Bahamas is a post-leftwing German political magazine with a leading role in the anti-German movement. Bahamas is published in Berlin with three issues per annum.

==Background==
Bahamas was founded in 1992 in Hamburg by the minority fraction of the dissolved Communist League (KB), named "group K". It emerged from the 1990s dispute within the KB about the position on the emerging reunification of Germany. While KB's majority current merged with the Eastern German Communist Party renamed Party of Democratic Socialism (PDS), focusing on social opposition to the consequences of the expected restoration of capitalism, the KB minority expected a renewed German nationalism, the resurgence of racism, anti-Semitism and historical revisionism, which would lead to new German power ambitions and therefore focused on radically opposing reunification of the German state.
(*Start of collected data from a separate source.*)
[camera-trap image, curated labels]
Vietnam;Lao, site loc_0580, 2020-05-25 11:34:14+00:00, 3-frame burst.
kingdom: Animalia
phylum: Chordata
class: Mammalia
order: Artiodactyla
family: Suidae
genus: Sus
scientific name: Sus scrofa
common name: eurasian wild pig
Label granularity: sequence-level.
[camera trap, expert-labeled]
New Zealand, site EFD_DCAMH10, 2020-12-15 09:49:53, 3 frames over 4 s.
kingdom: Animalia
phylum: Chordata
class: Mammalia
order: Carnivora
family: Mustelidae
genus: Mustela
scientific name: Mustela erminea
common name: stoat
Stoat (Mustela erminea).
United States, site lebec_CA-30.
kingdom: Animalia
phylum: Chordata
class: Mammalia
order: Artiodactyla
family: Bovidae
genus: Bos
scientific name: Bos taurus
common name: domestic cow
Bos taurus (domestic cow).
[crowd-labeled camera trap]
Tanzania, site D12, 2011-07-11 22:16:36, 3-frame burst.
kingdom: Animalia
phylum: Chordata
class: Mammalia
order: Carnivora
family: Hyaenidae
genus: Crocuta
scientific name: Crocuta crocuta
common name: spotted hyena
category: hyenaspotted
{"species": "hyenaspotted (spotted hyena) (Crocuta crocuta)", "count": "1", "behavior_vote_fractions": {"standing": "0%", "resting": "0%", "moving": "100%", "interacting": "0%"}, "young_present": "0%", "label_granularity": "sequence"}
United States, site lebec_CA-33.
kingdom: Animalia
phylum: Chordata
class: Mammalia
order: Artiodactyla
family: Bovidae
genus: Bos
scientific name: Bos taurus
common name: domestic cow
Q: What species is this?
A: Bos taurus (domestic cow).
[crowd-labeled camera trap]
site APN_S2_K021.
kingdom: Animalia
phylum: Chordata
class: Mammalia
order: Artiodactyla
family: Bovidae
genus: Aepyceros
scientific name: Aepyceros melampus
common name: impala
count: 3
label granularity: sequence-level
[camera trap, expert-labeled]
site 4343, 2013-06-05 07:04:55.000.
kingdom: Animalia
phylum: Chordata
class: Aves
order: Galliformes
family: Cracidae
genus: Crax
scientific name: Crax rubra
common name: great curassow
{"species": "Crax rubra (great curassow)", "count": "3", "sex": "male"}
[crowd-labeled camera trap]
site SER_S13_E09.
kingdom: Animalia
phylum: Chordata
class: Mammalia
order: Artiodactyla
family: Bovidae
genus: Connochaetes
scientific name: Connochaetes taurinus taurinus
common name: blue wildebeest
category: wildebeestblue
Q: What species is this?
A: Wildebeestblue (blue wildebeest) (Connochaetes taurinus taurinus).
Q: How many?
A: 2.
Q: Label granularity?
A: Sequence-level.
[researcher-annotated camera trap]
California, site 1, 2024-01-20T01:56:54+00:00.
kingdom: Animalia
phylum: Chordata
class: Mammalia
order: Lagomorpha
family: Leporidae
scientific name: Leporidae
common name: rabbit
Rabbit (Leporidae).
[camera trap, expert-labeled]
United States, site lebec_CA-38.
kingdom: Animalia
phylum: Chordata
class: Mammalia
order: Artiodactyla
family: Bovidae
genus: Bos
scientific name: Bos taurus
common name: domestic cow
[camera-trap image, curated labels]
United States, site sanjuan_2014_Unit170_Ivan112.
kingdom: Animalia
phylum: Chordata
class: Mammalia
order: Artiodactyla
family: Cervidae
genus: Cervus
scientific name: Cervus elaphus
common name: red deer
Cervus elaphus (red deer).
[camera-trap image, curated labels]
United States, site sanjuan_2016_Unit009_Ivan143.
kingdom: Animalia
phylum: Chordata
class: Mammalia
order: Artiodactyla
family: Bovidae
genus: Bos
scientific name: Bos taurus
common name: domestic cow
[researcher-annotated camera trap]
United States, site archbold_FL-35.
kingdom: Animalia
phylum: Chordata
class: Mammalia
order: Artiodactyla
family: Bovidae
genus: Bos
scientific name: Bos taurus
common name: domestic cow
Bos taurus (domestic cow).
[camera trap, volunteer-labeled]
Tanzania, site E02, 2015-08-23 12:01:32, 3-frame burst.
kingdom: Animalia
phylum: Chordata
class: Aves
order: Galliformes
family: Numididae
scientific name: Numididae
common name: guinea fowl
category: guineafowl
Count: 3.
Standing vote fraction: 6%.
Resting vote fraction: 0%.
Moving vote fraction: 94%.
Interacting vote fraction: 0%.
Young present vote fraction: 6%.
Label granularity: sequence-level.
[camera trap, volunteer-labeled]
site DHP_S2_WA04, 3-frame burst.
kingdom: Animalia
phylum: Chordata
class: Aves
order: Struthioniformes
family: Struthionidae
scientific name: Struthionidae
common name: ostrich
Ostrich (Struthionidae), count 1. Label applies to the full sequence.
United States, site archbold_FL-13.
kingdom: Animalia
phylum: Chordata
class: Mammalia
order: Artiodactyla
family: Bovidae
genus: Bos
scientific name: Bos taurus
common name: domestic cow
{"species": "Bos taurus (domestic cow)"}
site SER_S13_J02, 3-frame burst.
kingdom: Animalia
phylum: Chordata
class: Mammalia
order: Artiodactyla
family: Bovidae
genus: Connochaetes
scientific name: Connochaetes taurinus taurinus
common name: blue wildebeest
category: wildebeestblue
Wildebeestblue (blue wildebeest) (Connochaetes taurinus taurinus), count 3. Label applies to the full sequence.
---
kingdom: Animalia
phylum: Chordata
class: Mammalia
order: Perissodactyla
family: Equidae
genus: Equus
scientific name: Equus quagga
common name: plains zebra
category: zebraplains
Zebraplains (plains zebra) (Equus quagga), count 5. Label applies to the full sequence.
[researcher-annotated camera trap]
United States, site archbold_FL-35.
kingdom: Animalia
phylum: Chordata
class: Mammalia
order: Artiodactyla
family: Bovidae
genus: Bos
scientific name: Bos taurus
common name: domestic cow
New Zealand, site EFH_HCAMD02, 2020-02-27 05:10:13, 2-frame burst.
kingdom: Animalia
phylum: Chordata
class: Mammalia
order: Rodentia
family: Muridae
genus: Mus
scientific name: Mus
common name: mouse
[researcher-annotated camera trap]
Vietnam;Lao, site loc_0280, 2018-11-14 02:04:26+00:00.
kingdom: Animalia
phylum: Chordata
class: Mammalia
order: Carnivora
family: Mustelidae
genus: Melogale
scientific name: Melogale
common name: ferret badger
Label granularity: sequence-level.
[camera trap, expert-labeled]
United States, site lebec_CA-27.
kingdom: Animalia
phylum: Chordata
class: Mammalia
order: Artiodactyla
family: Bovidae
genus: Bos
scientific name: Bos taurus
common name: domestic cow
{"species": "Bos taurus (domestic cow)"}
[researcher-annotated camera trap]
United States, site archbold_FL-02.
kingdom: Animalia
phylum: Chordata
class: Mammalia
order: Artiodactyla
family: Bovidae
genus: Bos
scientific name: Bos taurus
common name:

Their pessimistic outlook led them to suggest they would "emigrate to the Bahamas", in an argument to Knut Mellenthin, a prominent spokesman for the majority faction. "Bahamas" quickly became the name of their main publication organ.

==History==
In the first years of publication, Bahamas presented a pluralistic debate organ for forces of the radical left from different backgrounds, with a common focus on opposition to nationalism, racism and anti-Semitism, and the trivialization of those topics among the traditional far left. Gradually the authors started a tendency towards the positions of Freiburg Initiative Socialist forum - relying on critical theory, especially that of Theodor W. Adorno. Over time, this led to a further distancing from traditional positions of the Left, and the magazine's focus today is on anti-Semitism. Most of the former KB members left the magazine.

The core values of the magazine are that criticism of capitalism is only "emancipatory" if it is based on a theoretical insight into the "fetishism" of the capitalist relations of production and if the progressive achievements of liberal bourgeois society, namely the emancipation of the individual from primitive life forms and collectives, is affirmed and carried further. Fetishised critique of capitalism, which attacks the sphere of circulation (questions of distributive justice, moral protest against exploitative behavior, the pursuit of values of solidarity within communities), on the other hand, is criticized as "racist" and "anti-Semitic." Germany is considered the epitome of the "nationalist" principle (citizenship on the basis of descent). As a positive counter-model in Bahamas republican France was chosen because it is based on civil rights rather founded on a community of descent nation. Above all, unconditional solidarity with Israel was defined as the highest principle.

The intensification of the conflict in the Middle East led to the Bahamas editorial board increasingly representing Islamists as "jihadist" enemies of modern civilization, comparing Islamic thought structures and organizations with those of fascism and Nazism, eventually resulting in open endorsement of the United States and the war on terror.